I’d never seen so many camera flashes as I did at that moment when Jacqueline was settling into my arms. There was a collective “Awww!”—that unmistakable noise made by adults in the presence of babies or kittens—when I took her from my mother’s arms. Since my parents had been seated in the front row, few had seen that my mother had been holding a baby or that that baby was Jacqueline. This was the public’s second glimpse of a little girl who to this day almost instinctively poses for the camera at a moment’s notice, invariably giving herself a central place in the mix.
At Jim’s inauguration, however, she was not yet capable even of holding up her own head, much less arranging the participants, so Jim’s mother held the Bible and I stood to his right holding Jacqueline. His father, Jack, had tears in his eyes as he watched his son take the oath of office. Once Jim completed the oath, I handed Jacqueline back over to my mother and we sat down to listen to the rest of the speeches.
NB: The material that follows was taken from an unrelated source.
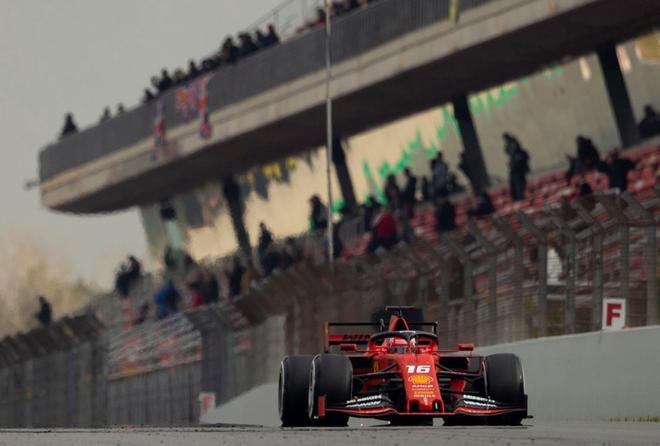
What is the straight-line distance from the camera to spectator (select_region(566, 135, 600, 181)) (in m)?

Next was the inaugural parade. On this clear and cold morning, we walked several blocks through downtown Trenton and then stood on the grandstand to view the rest of the parade, Jim in his new navy blue overcoat. After that, we went home to get ready for the inaugural ball, and Jacqueline and I were reunited for a few hours before I had to put on my Vera Wang gown and leave again.
The evening was a festive blur. We had seats but never sat in them. Instead we shook hands, dispensed hugs, posed for photographs. I’ve since been asked if Golan Cipel was there, and the answer is yes, he was. All Jim’s staff and supporters were there, and though I saw Golan, it was only in passing.
It was an exciting day. Jim pulled me on through a crowd so thick that James Schedrick, the tallest and most muscular trooper on duty that day, was assigned the role of Protector of the Gown. My gown. In that capacity, he served as a human barricade, walking behind me everywhere I went, with his arms outstretched in order to keep the guests off the train. He was accompanied by at least half a dozen other troopers who, in that very packed ballroom, created a protective circle around Jim and me.
The ball continued at the Raritan Center in Edison until well into the night, with all of us exuding a sense of triumph and exuberance and high spirits. Jim and I danced the merengue and the samba together, and then later a slow dance or two. I was very proud of him that night and very excited about what I thought he was going to be able to do for the state of New Jersey. The papers the next morning described the ball as having an aura of Camelot, with all its youth, glamour, promise, and potential. At the end, back home, we collapsed into bed, and the next morning the newest chapter in our lives began.